WHAT IS REQUIRED
Please quote the interview about gun culture word for word, from "Your book is" up to and including "of historical myopia.".

SUPPLIED TEXT
%%

Dan Baum grew up in a liberal Democrat home in New Jersey. But after a summer camp experience in 1961 left him loving the feel of firepower, he’s become something of a black sheep. In “Gun Guys,” (Knopf) the journalist and author talks about how surprised he was to find abundant Members of the Tribe who shared his passion for pistols.
Your book is a road trip across America to look at gun culture. What did you learn about the Jewish component?
There are two distinct strains of thought. One is the Diane Feinstein, Chuck Schumer Upper West Side ‘guns are bad’ and we must remain morally opposed …
Schumer is from Brooklyn. Feinstein is from San Francisco.
I know but it’s a West Side way of thinking. The other is the Aaron Zelmans of the world [the late founder of Jews for the Preservation of Firearms Ownership] who say this happened in living memory and it’s crazy for a Jew to be without a gun. Neither side really understands the other …
Some say the fundamental rules of being a Jew in the world have changed and others say that is the worst kind of historical myopia.
What you are getting at is the idea that more Jews with guns could have stopped the Holocaust. Where do you stand on this?

%%

PROVIDED DATA

%%

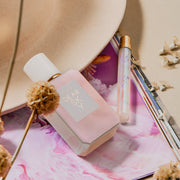 Le parfum Dear Sky 50ml Eau De Parfum et le spray voyage Dear Sky 10ml Eau De Parfum reposant sur une image de magazine violet et blanc et un chapeau beige avec des fleurs séchées, sur un fond beige.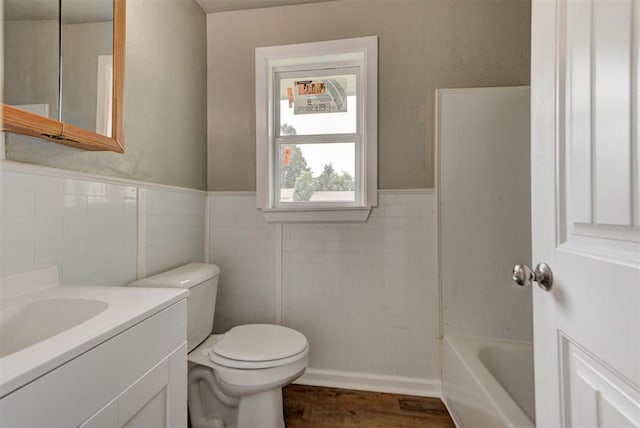 5417 NW 45th Ter, Warr Acres, OK 73122 - bathroom featuring vanity, tile walls, wood finished floors, and wainscoting
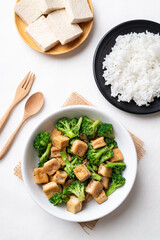 Stir fried tofu and broccoli with soy sauce eating with cooked rice, Asian vegan food, Top view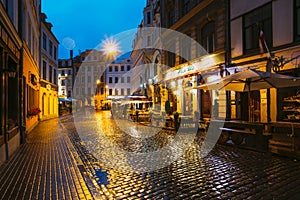 Riga, Latvia. Lido Cafe In Lighting At Evening Or Night Illumination In Old Town In Tirgonu Street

%%

TASK RESULT
Your book is a road trip across America to look at gun culture. What did you learn about the Jewish component?
There are two distinct strains of thought. One is the Diane Feinstein, Chuck Schumer Upper West Side ‘guns are bad’ and we must remain morally opposed …
Schumer is from Brooklyn. Feinstein is from San Francisco.
I know but it’s a West Side way of thinking. The other is the Aaron Zelmans of the world [the late founder of Jews for the Preservation of Firearms Ownership] who say this happened in living memory and it’s crazy for a Jew to be without a gun. Neither side really understands the other …
Some say the fundamental rules of being a Jew in the world have changed and others say that is the worst kind of historical myopia.